The resolution will now go to the full House for a vote and, if approved, on to the U.S. Court of Appeals for the District of Columbia Circuit, which is currently pursuing criminal charges against another Trump associate for his failure to comply with a subpoena from the committee. Steve Bannon, a former aide to Trump, was indicted in mid-November and faces trial in July. A third associate, Jeffrey Clark ― a former Justice Department official whom Trump once considered for attorney general ― is also facing the possibility of charges.
Meadows’ off-and-on cooperation with the panel came to an abrupt end Tuesday, when his lawyer sent the committee a letter.
At the heart of Meadows’ claim is the concept of executive privilege, the vague yet court-sanctioned right of sitting presidents to keep some records secret in order not to discourage aides from offering candid advice. Trump cites executive privilege in his lawsuit that aims to block the National Archives from releasing release of a large trove of presidential records, and Meadows, in turn, cites Trump.
Judges, meanwhile, have regarded Trump’s arguments with extreme skepticism.
Thompson and Cheney responded in a letter to Meadows on Tuesday saying that the committee was “left with no choice but to advance contempt proceedings and recommend that the body in which Mr. Meadows once served refer him for criminal prosecution.” (Meadows served several terms as a congressman from North Carolina before he was tapped to join the Trump administration.)
Thompson and Cheney pointed out that Meadows has already produced certain documentation in the form of personal emails and text messages ― providing a rare peek behind the curtain into the committee’s investigation ― and argued that they should at least be able to question Meadows on those documents.
Their letter revealed that Meadows had texted with an unnamed member of Congress about appointing a slate of alternate electors in swing states, a plan that was discussed in the Trump White House as a method of overturning the results of the 2020 election. Meadows sent an email the day before the Capitol attack regarding a 38-slide presentation titled “Election Fraud, Foreign Interference & Options for 6 JAN,” and discussed having the National Guard on standby.
One of the key questions facing the Jan. 6 committee is why it took so long for backup law enforcement to arrive on the scene.
“There is no legitimate legal basis for Mr. Meadows to refuse to cooperate with the Select Committee and answer questions about the documents he produced, the personal devices and accounts he used, the events he wrote about in his newly published book, and, among other things, his other public statements,” Thompson and Cheney wrote.

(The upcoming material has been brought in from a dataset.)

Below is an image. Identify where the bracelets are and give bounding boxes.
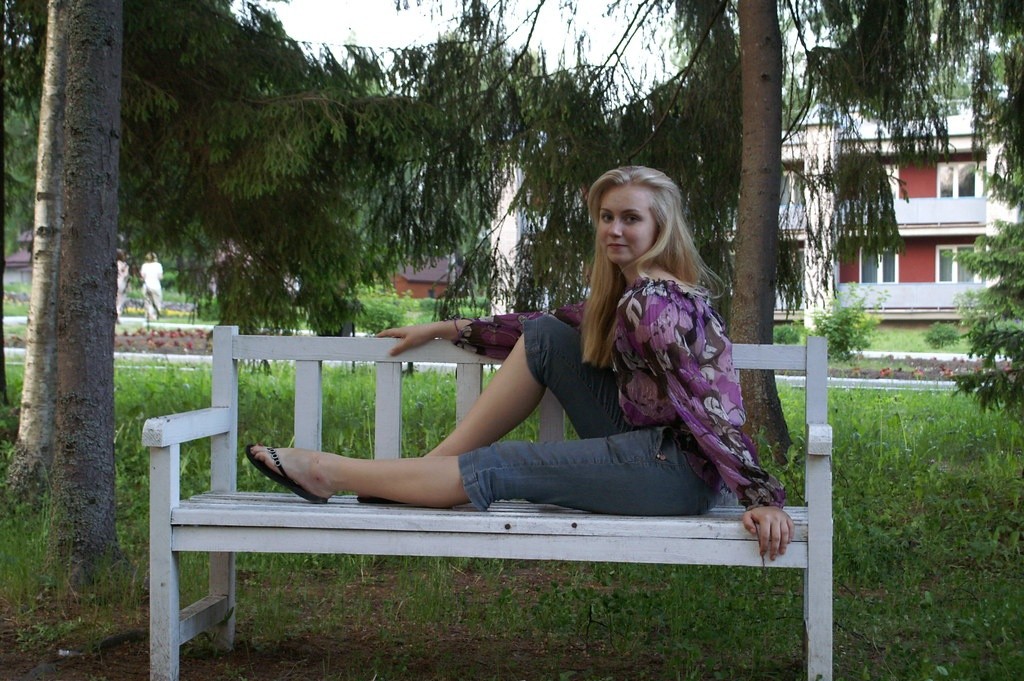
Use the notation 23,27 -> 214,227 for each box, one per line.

Meadows’ lawyer apparently withheld “several hundred additional documents” and “over 1,000 text messages” that are relevant to the Jan. 6 probe but, according to the attorney, protected by various privileges.
The committee suggested that Meadows could take his deposition on a question-by-question basis, deciding which he believed to be covered by various privileges as he went along, but Meadows declined.